Staffing – the critical question

November 16, 2009

In the University of Leeds in Yorkshire, employees are to be balloted on strike action after the university announced that it was reducing staff numbers by 10 per cent as part of a cost saving plan. The University and College Union (UCU) has argued that the cut, if implemented, would move Leeds to the bottom of the university league table on its staff-student ration, which is a key criterion determining the overall rankings. The university has disputed this, pointing out that other universities are also reducing staffing.

Regardless of the merits or otherwise of the Leeds University plan, this story raises again a question that will ultimately affect all higher education institutions. Cuts in public expenditure are producing serious university budgets cuts in a number of countries, and as the main cost in higher education is is pay, it is clear that as cuts are introduced universities will have little choice but to reduce staffing levels. In Ireland we have the added feature that the so-called ’employment control framework’ is requiring institutions to cut staff numbers.

Assuming that this will remain a continuing process and that therefore the student to staff ration will continue to get worse, we need to have a clear strategy as to how we will cope with that. One response, at least in theory, would be to commit to raising additional external funds so as to be able to maintain current levels (or better). However, the financial climate globally makes it unlikely that such funds could be secured. Another option would be to accept the trend and to look instead at whether a model of teaching could be developed which is less staff-intensive but still capable of delivering excellent results.

Over the coming year a number of universities will face acute financial stress, and will certainly be tempted to look again at the salary bill. And perhaps there is a model of higher education out there that emphasises staffing levels less than we have been inclined to. But what is not desirable is that we accept the staffing reductions and absorb them, and then do everything we did before but with fewer staff; instead we could look at alternative teaching methods and examples elsewhere of good practice with successful results in terms of student achievement.

But we need to be clear that we are now fast approaching a situation in which the old assumptions about higher education are becoming unsustainable. Rather than tackling the traditional model by stealth we should have a plan for the future development of the sector in the context of necessary exchequer adjustments.

Staffing higher education – the snip is coming

July 17, 2009

‘An Bord Snip’ – the  Special Group on Public Service Numbers and Expenditure Programmes – is recommending in its report that there should be a reduction in the staffing of higher education by 2,000. As the group estimates that the sector employs 20,873 persons, this amounts to a cut of 10 per cent. How this reduction is to be achieved is far from clear. The narrative of the report doesn’t particularly address questions of over-staffing, but rather suggests that staff in both the institutes of technology and the universities work inefficiently, and in particular that their teaching contact hours could be increased. If we were to agree with this assertion (no particular evidence is cited to support it), it would still be far from clear how that might produce staffing reductions of this order of magnitude.

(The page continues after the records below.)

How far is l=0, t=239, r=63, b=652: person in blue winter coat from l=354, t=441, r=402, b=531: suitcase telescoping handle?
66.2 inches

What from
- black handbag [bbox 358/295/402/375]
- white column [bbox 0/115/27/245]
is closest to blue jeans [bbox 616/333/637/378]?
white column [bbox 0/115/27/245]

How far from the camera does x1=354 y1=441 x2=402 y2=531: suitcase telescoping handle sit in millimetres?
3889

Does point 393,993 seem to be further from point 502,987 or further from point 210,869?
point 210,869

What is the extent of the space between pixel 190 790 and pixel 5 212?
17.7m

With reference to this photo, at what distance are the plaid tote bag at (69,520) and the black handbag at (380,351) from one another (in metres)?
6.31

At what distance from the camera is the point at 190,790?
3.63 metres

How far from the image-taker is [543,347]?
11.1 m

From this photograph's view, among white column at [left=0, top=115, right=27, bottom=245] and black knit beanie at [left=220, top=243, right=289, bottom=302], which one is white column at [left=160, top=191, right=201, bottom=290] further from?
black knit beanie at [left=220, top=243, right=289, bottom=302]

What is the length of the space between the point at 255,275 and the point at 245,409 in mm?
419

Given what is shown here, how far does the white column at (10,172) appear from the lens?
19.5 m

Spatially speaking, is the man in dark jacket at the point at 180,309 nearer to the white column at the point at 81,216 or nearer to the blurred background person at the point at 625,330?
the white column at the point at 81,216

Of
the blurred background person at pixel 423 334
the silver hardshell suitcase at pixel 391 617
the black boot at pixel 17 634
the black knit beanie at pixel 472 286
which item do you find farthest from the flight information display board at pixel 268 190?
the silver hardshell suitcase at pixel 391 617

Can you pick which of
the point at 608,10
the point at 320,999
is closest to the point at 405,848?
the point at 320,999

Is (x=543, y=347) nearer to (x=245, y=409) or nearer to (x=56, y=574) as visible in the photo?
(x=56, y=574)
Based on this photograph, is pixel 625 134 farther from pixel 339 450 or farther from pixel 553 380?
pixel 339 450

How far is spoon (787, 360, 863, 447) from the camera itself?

In a previous post we have already looked at the ’employment control framework’ and is implications. It is becoming clear that the way in which state funding of universities will be adjusted will make inevitable reductions in the costs of staffing borne by the exchequer. I would however suggest that if we are to achieve this it should be approached in a more sensible way. It is, on the whole, unhelpful to keep suggesting inefficiencies and under-performance; benchmarked against international standards, Irish higher education institutions are hugely under-resourced in staffing terms and quite amazingly efficient. By continuing to assert that this is not so, and that Irish higher education is inefficient, those doing so are likely to produce a negative backlash which will make any restructuring in staffing terms much more difficult.

It is much more sensible to approach it from a needs basis, rather than some cod assessment of performance. The needs argument is simply this: for the next while the taxpayer cannot afford to pay for the same number of staff, and reductions in the cost are needed. The institutions should then be allowed to plan for this as constructively as possible, and this could and should include a search for other revenues to allow them to maintain staffing levels at the best possible rate to meet quality needs.

A discussion along these lines is likely to be much more productive.